PASSAGE DU TEXTE >>
+++

Mais où se passe l’EVRAS?

Un grand plan d’une école est affiché sur le mur de la salle qui nous accueille: classes de cours, wc, salle de gymnastique, vestiaire, salle des professeurs, cour de récréation, bureau de la direction, du secrétariat mais aussi les abords de l’école. Chaque participant va apposer une gommette sur un lieu précis, celui-là même où, à son avis, l’EVRAS se joue… Un peu partout des points multicolores apparaissent. Étonnant combien sans discours cette production est éloquente pour démontrer que l’EVRAS s’exporte dans tous les lieux, qu’elle est bien une notion complexe touchant les relations de chacun, élèves et élèves, élèves et professeurs (ou autres professionnels) mais aussi professeurs entre eux.Après cette mise en bouche, tambour battant, les participants sont invités à se rendre dans les ateliers. La mise en situation se prolonge; six lieux vont être passés au crible des constats et expériences des professionnels. On choisit deux ateliers qui dureront chacun une petite heure. Et oui, on bouge, on traverse des couloirs, on se mélange, on fait connaissance, après tout, expérimentons aussi le relationnel transversal! Pour ma part, je me dirige vers l’atelier ‘L’EVRAS dans les lieux informels au sein de l’école’.On se présente, l’atelier est intersectoriel; des professeurs (d’anglais, de français, de morale), une directrice de primaire, un directeur du secondaire, une secrétaire, une assistante sociale d’un PMS, une animatrice d’un planning, une psy d’un PMS, et encore d’autres.

Jusqu’où aller?

+++

DONNÉES ENREGISTRÉES >>

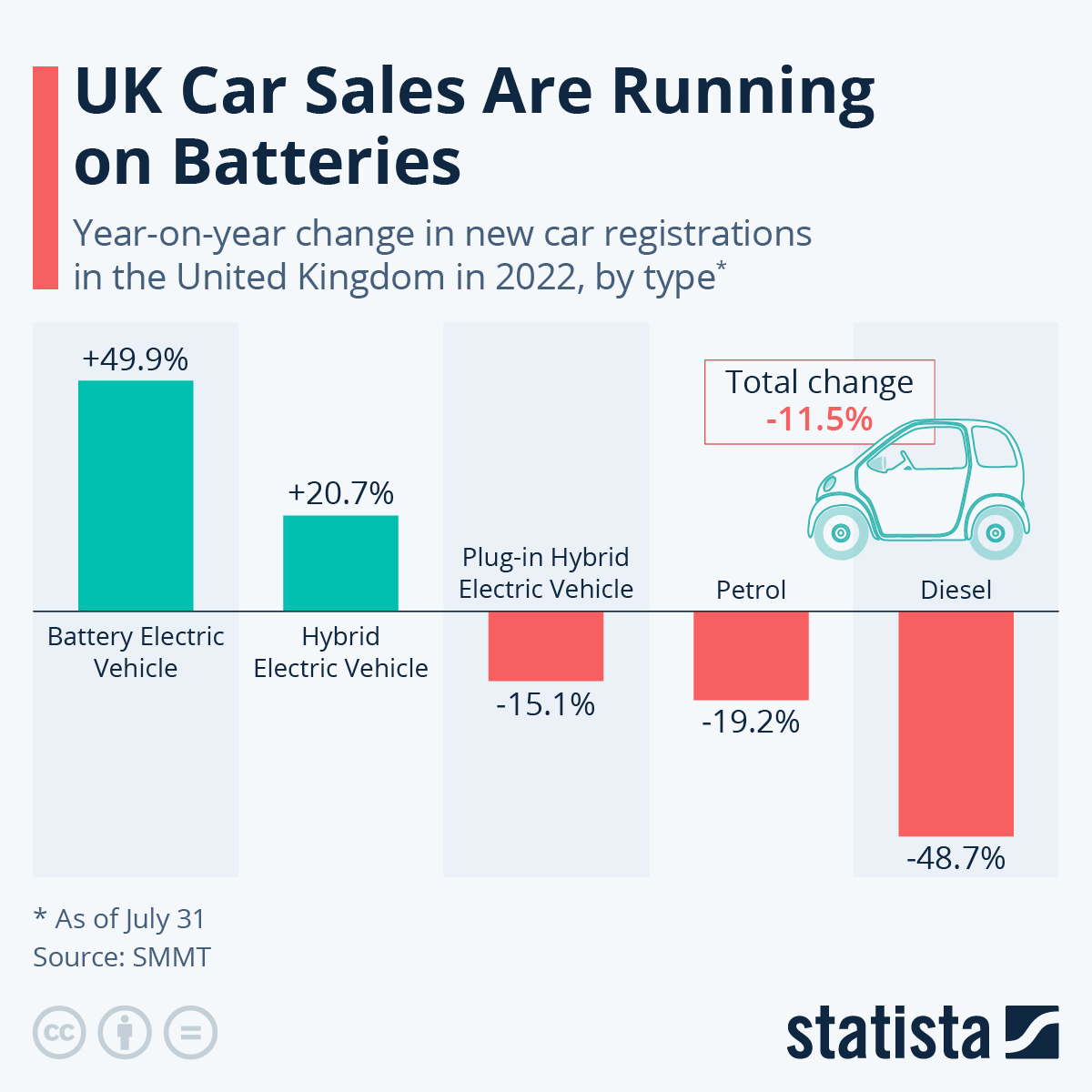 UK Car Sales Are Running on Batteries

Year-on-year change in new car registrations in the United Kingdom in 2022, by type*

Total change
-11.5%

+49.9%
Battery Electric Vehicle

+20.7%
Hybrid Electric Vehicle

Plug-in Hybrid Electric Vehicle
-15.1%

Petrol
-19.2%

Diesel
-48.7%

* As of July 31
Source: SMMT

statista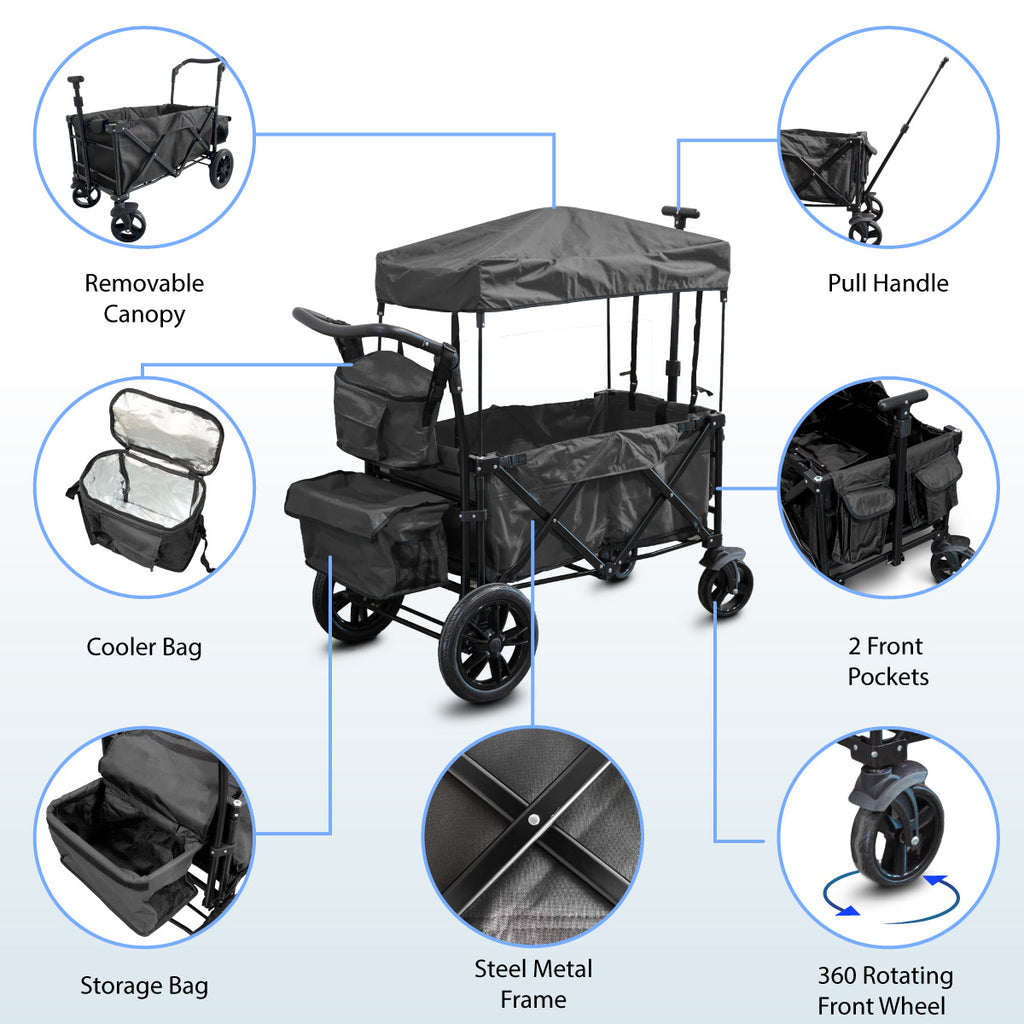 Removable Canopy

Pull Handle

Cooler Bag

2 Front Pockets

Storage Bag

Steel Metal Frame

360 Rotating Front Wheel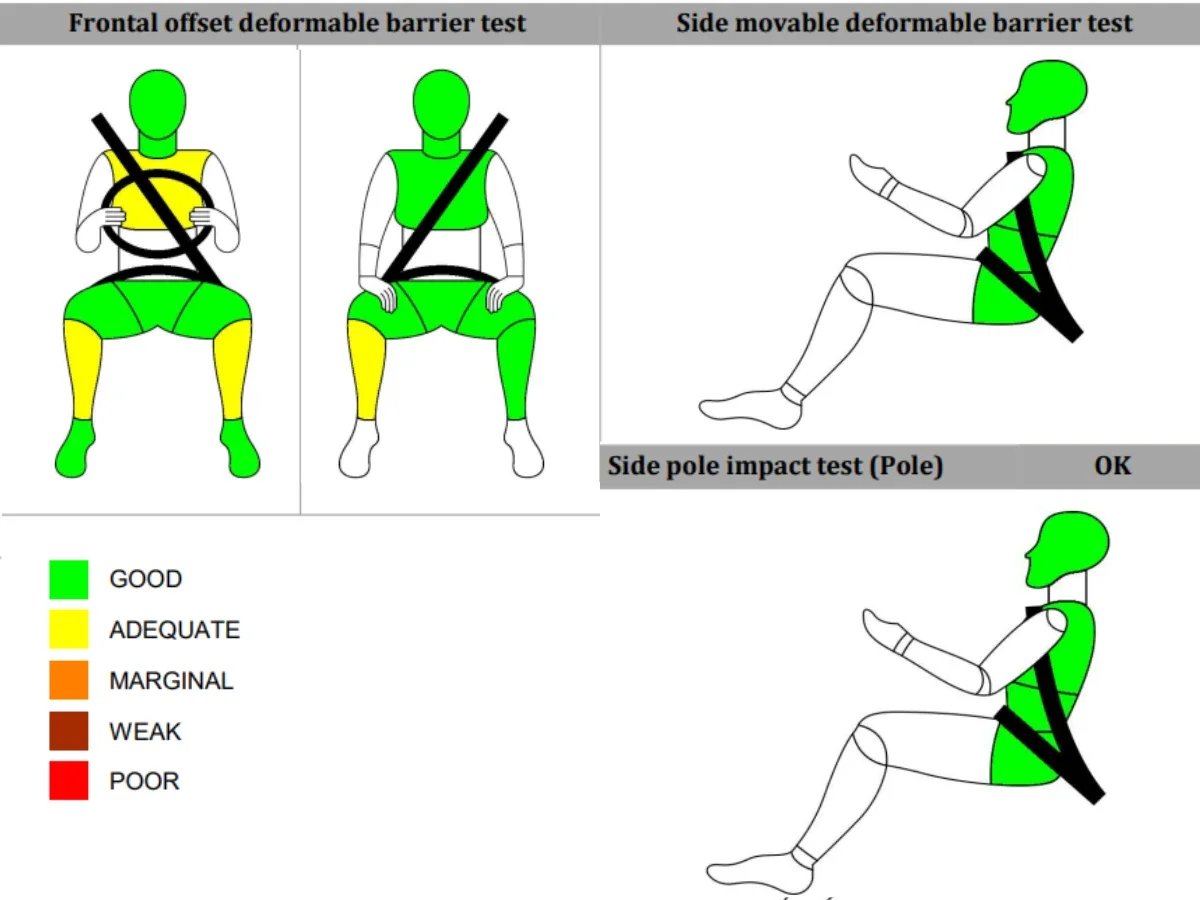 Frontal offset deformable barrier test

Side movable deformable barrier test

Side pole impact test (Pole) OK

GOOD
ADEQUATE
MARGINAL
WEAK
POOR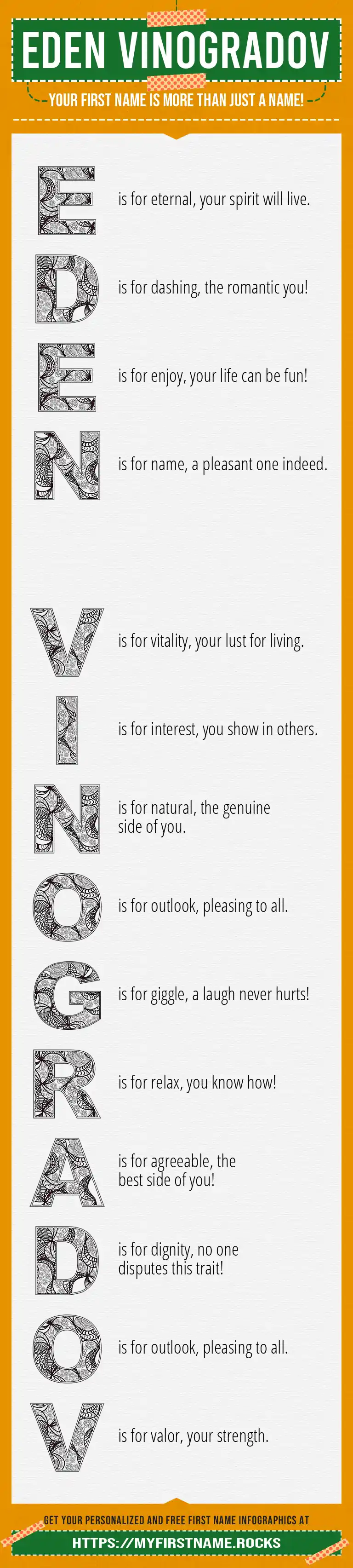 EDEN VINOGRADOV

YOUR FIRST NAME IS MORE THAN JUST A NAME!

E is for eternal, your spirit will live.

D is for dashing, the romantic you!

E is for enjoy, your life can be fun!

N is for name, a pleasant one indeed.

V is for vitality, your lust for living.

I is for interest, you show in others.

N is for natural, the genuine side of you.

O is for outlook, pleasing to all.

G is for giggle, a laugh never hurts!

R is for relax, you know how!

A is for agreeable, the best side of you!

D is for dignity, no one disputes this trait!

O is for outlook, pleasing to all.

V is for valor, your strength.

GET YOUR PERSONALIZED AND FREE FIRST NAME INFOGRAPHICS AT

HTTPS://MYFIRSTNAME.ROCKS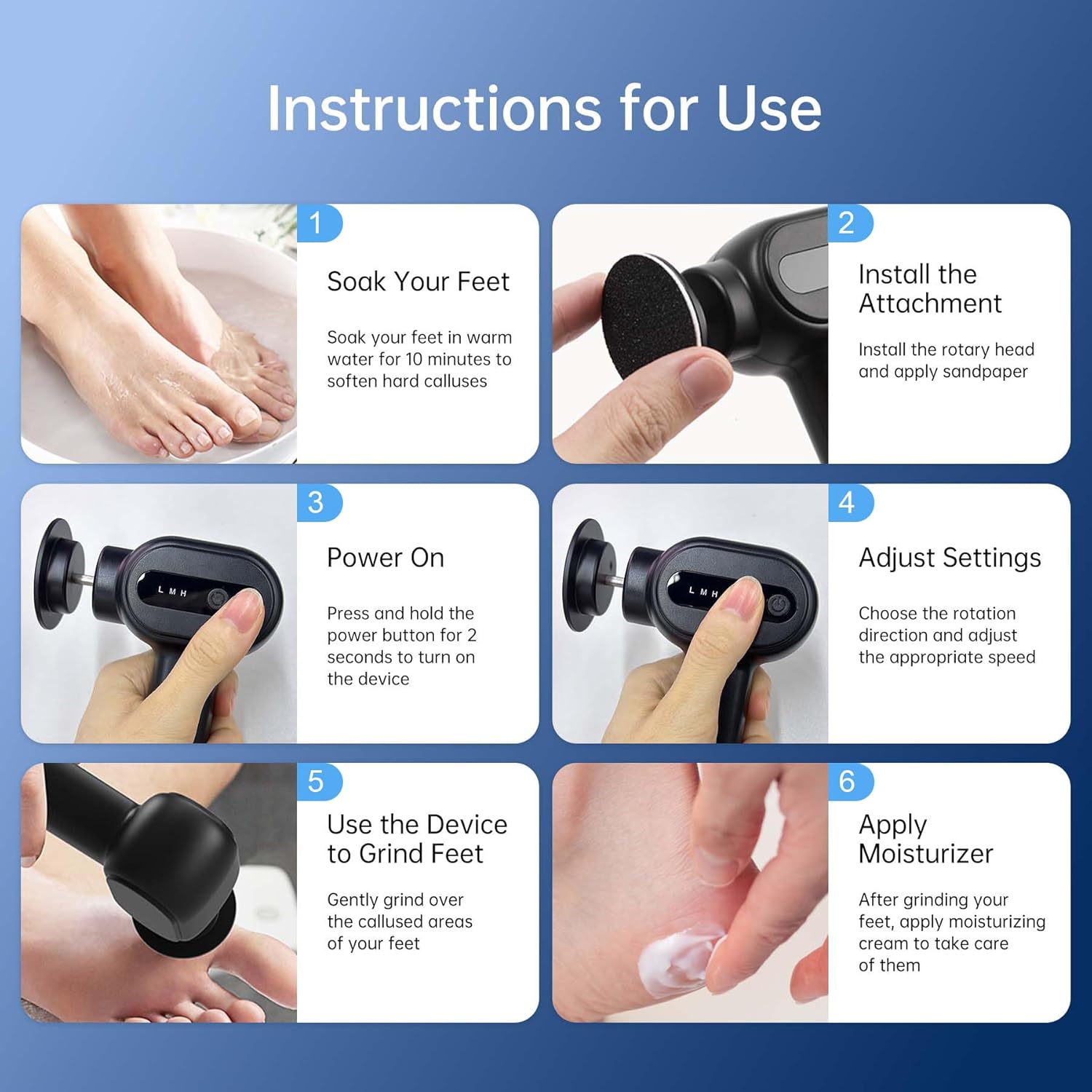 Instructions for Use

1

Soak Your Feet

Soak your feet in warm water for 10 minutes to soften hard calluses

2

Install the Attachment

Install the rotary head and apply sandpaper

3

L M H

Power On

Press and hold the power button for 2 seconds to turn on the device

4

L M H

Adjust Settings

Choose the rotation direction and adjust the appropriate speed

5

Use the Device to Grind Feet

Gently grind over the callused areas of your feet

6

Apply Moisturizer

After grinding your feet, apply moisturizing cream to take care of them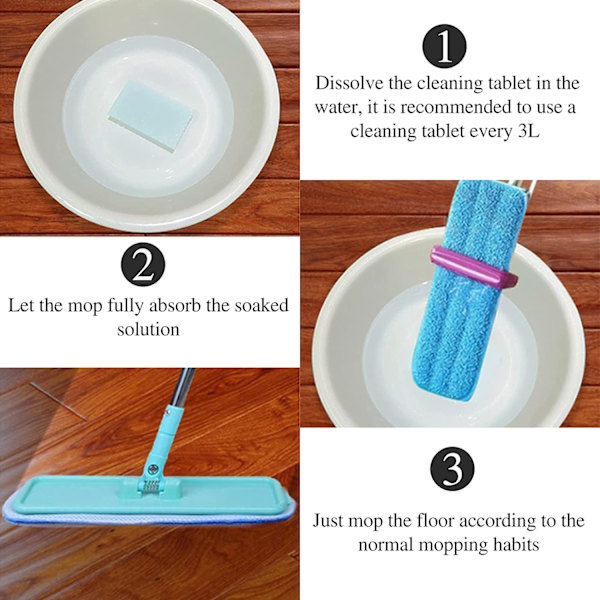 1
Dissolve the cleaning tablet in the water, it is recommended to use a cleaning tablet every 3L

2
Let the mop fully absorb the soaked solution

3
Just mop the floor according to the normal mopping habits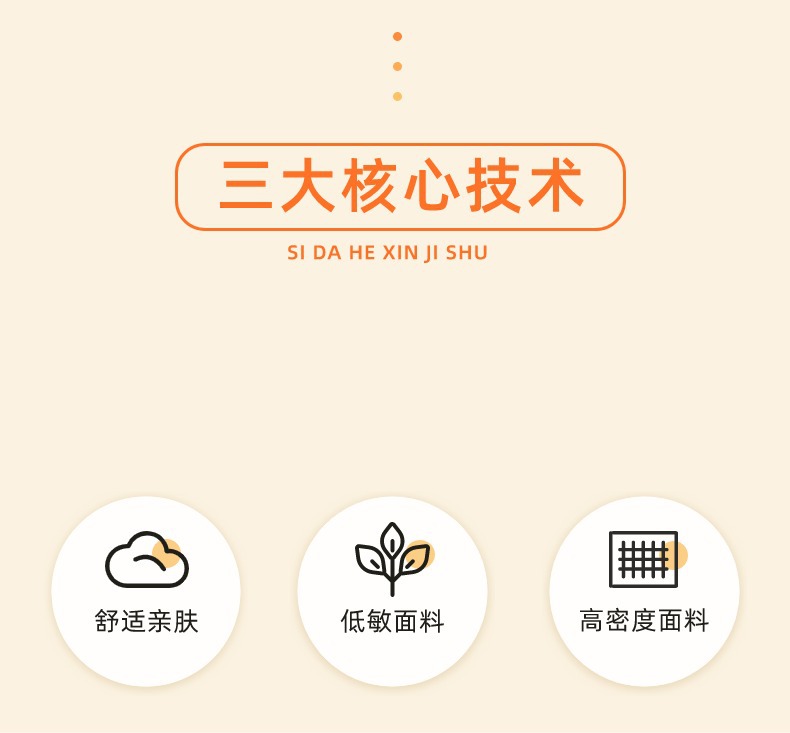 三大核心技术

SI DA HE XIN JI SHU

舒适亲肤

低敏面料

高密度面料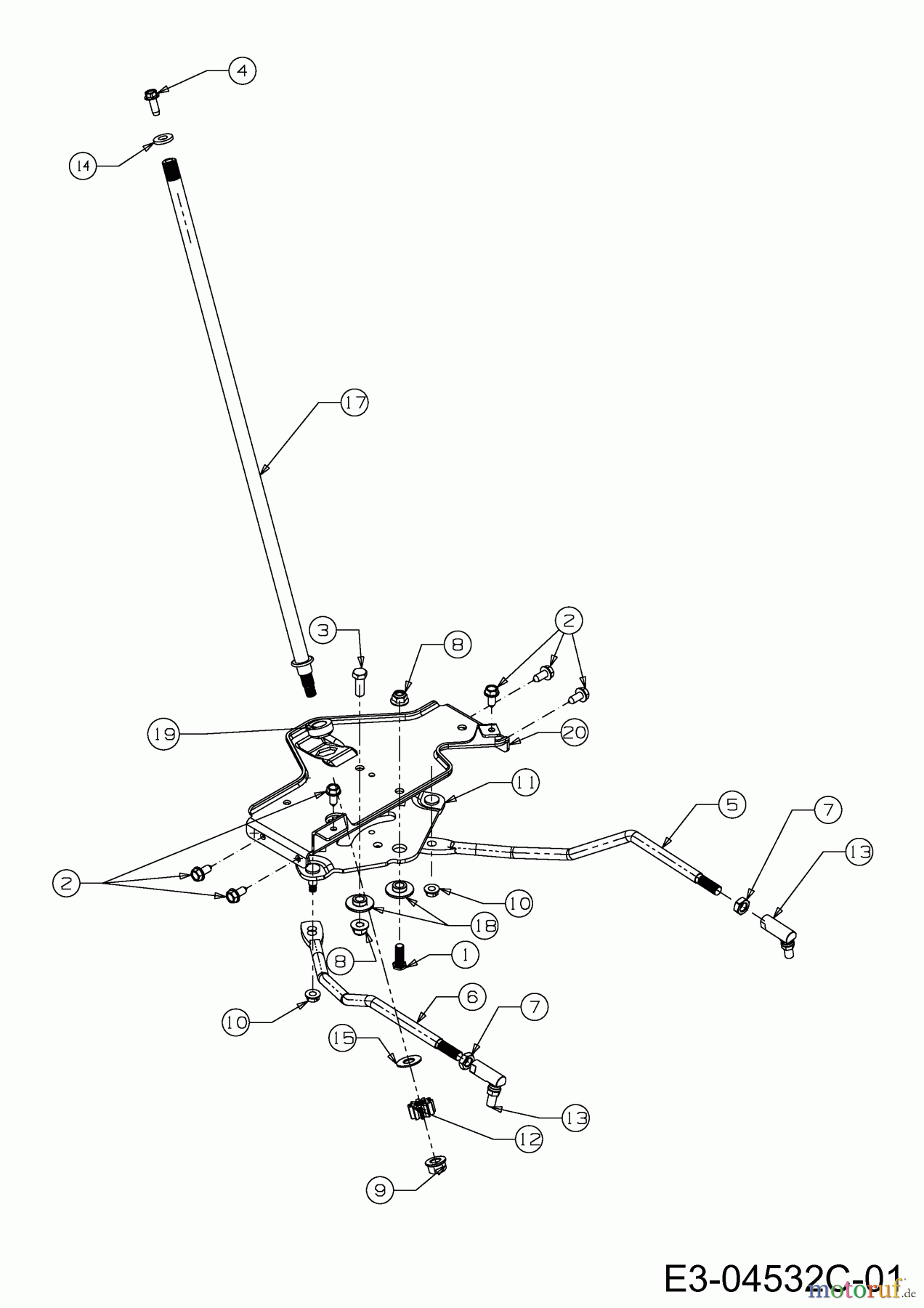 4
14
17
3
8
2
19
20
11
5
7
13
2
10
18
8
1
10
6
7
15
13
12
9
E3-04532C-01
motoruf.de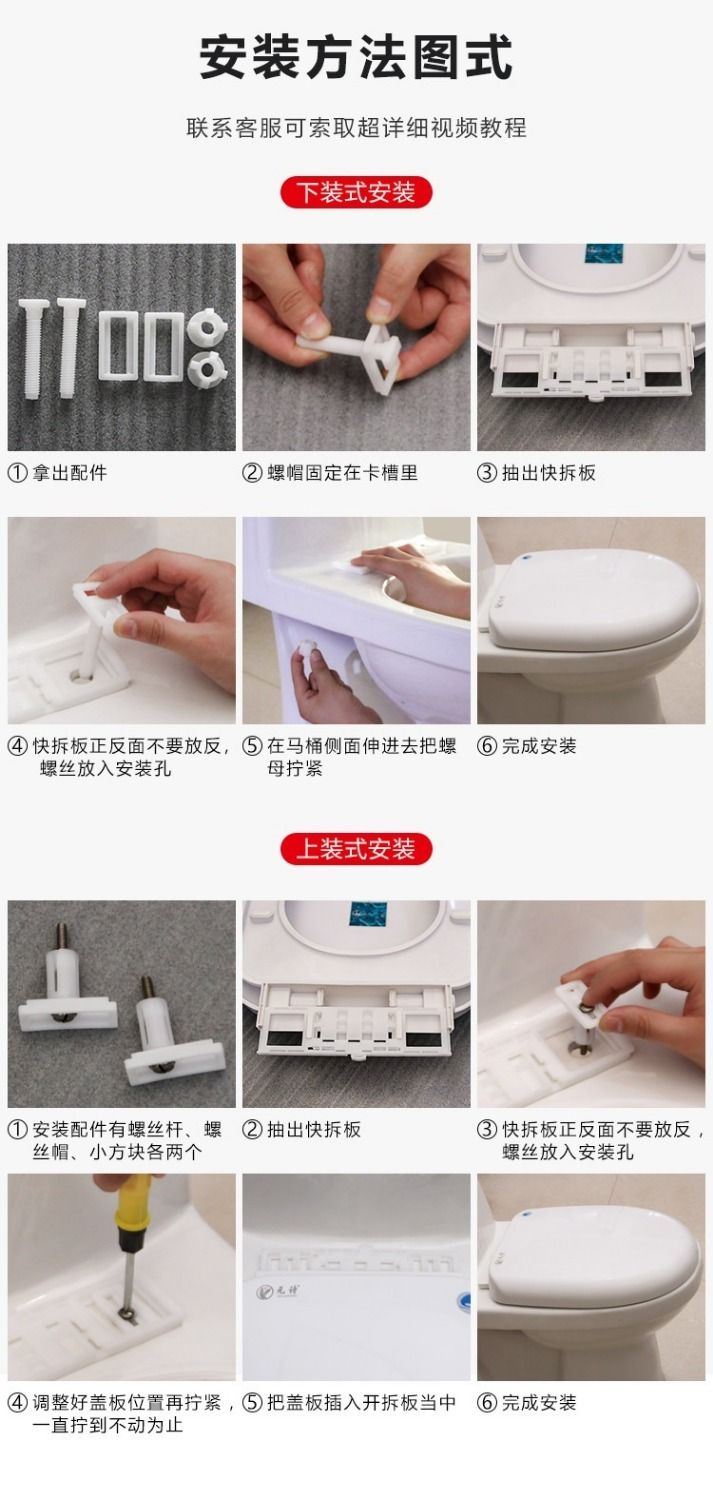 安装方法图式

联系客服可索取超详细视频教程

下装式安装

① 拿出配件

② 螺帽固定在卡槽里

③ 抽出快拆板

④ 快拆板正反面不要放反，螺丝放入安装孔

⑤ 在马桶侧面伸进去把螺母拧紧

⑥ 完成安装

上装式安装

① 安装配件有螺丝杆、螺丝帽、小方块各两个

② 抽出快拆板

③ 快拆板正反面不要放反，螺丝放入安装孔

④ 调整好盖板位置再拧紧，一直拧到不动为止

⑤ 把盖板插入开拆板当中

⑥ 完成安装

+++

CONSIGNE 1 >> Pouvez-vous résumer le passage en deux phrases ?
CONSIGNE 2 >>
Ces affirmations concordent-elles avec le passage ? Pour chacune, répondez par oui ou par non et citez les mots décisifs du passage.
(a) Chaque atelier dure environ une petite heure.
(b) Les participants choisissent trois ateliers.
(c) L'atelier sur les lieux informels réunit uniquement des professeurs.
CONSIGNE 3 >> D'après le passage, combien de lieux vont être passés au crible des constats et expériences des professionnels ?

SOLUTION 1 >> Sur un grand plan d'école affiché au mur, chaque participant colle une gommette à l'endroit où, selon lui, l'EVRAS se joue, et les points multicolores qui apparaissent un peu partout montrent que l'EVRAS s'exporte dans tous les lieux et touche les relations de chacun. Les participants choisissent ensuite deux ateliers d'une petite heure chacun parmi six lieux examinés, et la personne qui raconte rejoint l'atelier intersectoriel « L'EVRAS dans les lieux informels au sein de l'école ».

SOLUTION 2 >>
(a) Oui : « On choisit deux ateliers qui dureront chacun une petite heure. »
(b) Non : « On choisit deux ateliers »
(c) Non : « l’atelier est intersectoriel »

SOLUTION 3 >> Six lieux.